» Fragment tekstu
──────

Niewiarygodne, muzyczne mistrzostwo

Pokrótce tak mogłabym opisać genialny, niedzielny koncert formacji Hey w wersji Unplugged. Jednak to chyba za mało, aby przywołać to, jak naprawdę było w Kieleckim Centrum Kultury.

Gdy stawiałam swoje pierwsze kroki na Sali Koncertowej wiedziałam, że to widowisko będzie cudowne.Na scenie znajdowały się instrumenty, które oświetlało piękne niebieskie światło.Z szaloną niecierpliwością czekałam na zespół, a w szczególności na Kasię Nosowską. Rzecz jasna, ona i jej głos jest magią Hey. Parę minut po godzinie 19 grupa wyłoniła się zza kulis, po czym została przywitana gromkimi brawami.
W końcu, zaczęło się!

Zjawiskowy, muzyczny spektakl, przepełniony setkami czarodziejskich dźwięków. Niedzielne wydanie Hey Unplugged miało na celu przedstawienie przebojów formacji z ich dwóch ostatnich płyt: Miłość! Uwaga! Ratunku! Pomocy! oraz Do Rycerzy! Do Szlachty! Do Mieszczan!. Tak też było.
Kasia i jej drużyna zaprezentowali największe przeboje wymienionych krążków, m.in. Umieraj stąd, Chiński urzędnik państwowy, Lot pszczoły nad tymiankiem czy,Woda. Publiczność po każdym z kawałków biła ogromne, euforyczne brawa. Nosowska dziękowała, słychać było w jej głosie duży szacunek do widowni. W pewnym momencie zaczęła przepraszać przybyłych widzów za to, iż mało co mówi. Uzasadniała to ogromnym stresem związanym z występami na scenie. Dodała, iż wewnętrznie przeżywa koncerty i skupia się na muzyce, dlatego zbyt często nie rozmawia z fanami.
Przy okazji, dumna z siebie Katarzyna pochwaliła się rzuceniem palenia. Mówiła, iż jej koledzy z zespołu mają już dość mówienia jej: Ekstra Kaśka! Dlatego poprosiła o to przybyłych gości, zachęcając tym samym do wyzbycia się nałogu.

Osobiście z niecierpliwością czekałam na muzyczną dawkę dawnych przebojów. Ciśnienie w żyłach podniosło mi się gdy, usłyszałam tzw. „Stary Hey”. Świetne wykonanie Luli Laj czy, liryczna wersja Mimo Wszystko oczarowała, nie tylko mnie ale i zgromadzonychw na sali fanów. Nie zabrakło również utworu A Ty?, oraz kończącego występ Teksańskiego. Swoją drogą uważam, że bez tych przebojów koncert Hey nie byłby w 100 procentach idealny.

Aaaa! Konieczne musze dodać jak Kasia dziękowała w imieniu swoim i zespołu, że mogą grać dla tak dużej rzeszy fanów. To dla nich ogromny zaszczyt. Jej słowa były imponujące, ponieważ słuchając ich czuło się prawdę, a nie jakąś ściemę dla ulepszenia wizerunku.

──────

» Zapisy pytań z rozumowania przestrzennego
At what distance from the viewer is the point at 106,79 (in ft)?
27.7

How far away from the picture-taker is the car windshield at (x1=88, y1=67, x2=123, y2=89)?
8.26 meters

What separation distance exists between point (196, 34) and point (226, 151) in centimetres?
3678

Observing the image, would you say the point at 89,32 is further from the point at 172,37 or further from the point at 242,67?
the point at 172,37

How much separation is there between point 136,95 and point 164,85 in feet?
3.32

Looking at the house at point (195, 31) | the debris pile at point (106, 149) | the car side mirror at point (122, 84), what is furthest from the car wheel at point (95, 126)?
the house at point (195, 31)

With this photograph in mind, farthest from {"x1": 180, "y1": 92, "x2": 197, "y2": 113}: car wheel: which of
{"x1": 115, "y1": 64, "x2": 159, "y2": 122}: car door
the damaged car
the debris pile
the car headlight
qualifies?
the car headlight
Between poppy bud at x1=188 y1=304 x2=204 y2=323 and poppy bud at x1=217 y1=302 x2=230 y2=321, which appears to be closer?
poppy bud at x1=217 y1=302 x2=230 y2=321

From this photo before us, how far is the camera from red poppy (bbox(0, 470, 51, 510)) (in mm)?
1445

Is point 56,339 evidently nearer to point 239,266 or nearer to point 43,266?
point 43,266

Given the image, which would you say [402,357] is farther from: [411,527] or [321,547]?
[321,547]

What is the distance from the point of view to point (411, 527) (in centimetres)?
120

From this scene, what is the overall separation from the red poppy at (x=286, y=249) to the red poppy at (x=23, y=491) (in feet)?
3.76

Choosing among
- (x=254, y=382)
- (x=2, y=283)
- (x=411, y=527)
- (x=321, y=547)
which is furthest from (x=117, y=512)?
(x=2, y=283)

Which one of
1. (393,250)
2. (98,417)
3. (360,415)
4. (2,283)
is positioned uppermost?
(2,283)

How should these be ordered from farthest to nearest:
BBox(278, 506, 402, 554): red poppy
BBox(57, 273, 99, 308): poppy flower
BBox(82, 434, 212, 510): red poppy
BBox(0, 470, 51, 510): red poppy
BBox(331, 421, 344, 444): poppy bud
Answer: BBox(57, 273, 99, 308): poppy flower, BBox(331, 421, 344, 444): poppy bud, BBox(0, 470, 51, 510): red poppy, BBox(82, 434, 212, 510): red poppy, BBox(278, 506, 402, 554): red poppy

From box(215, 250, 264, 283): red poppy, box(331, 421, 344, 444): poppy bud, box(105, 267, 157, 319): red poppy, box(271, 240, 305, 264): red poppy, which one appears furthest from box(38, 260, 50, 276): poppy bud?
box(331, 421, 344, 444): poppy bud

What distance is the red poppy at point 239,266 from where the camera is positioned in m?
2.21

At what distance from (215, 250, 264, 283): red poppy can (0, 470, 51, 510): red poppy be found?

──────

» Twoje zadania
(a) Czym według relacji z koncertu Hey Unplugged Nosowska tłumaczyła to, że mało mówi do widzów?
(b) Pisz dalej relację z koncertu Hey Unplugged od miejsca, w którym się kończy.

» Odpowiedzi do zadań
(a) Ogromnym stresem związanym z występami na scenie.

(b)
Po opuszczeniu sceny przez załogę,rozległy się mocne brawa. Oczywiście, formacja powróciła na bis, usłyszeliśmy wtedy cover zespołu Radiohead oraz ukochaną Zazdrość. I niestety, zjawiskowy występ w wersji bez prądu dobiegł końca. Oprócz braw, słyszałam serdeczne okrzyki w stronę muzyków i wokalistki.

Podsumowując, może powinnam napisać standardowo: było zajebiście. Nic bardziej mylnego.Nie było zajebiście. W minioną niedzielę w Kieleckim Centrum Kultury było pięknie, cudownie, wyjątkowo, fenomenalnie. Nie wiem, czy te cztery słowa mogą opisać ten niesamowity wieczór. Katarzyna Nosowaka jest niezwykła. Dzięki jej specyficznemu stylowi wyrażania muzyki oraz dekoracyjnej całości dźwiękowej, zespół Hey to prawdziwe arcydzieło. Kaśka na żywo brzmiała świetnie, odniosłam wrażenie, że lepiej niż na płytowych nagraniach. Lekki, delikatny głos przechodzący co jakiś czas w prawdziwą żyletę. Nic dodać, nic ująć.

Na długo zapamiętam dzień 12 kwietnia 2015 roku, jako moje prywatne wzięcie udziału w muzycznej uczcie na najwyższym poziomie. Nie umiem napisać nic złego, może jedynie to, że nie podobał mi się płaszcz Nosowskiej, w którym wystąpiła. Jednak ja nie jestem Panią Horodyńską i nie wystawiam nikogo na modowy dywanik. Tu liczy się doskonały koncert, którym zostałam oczarowana.
Mam tylko nadzieje, że Hey zacznie odwiedzać częściej nasze województwo. Ślicznie dziękuję za to arcypiękne przeżycie.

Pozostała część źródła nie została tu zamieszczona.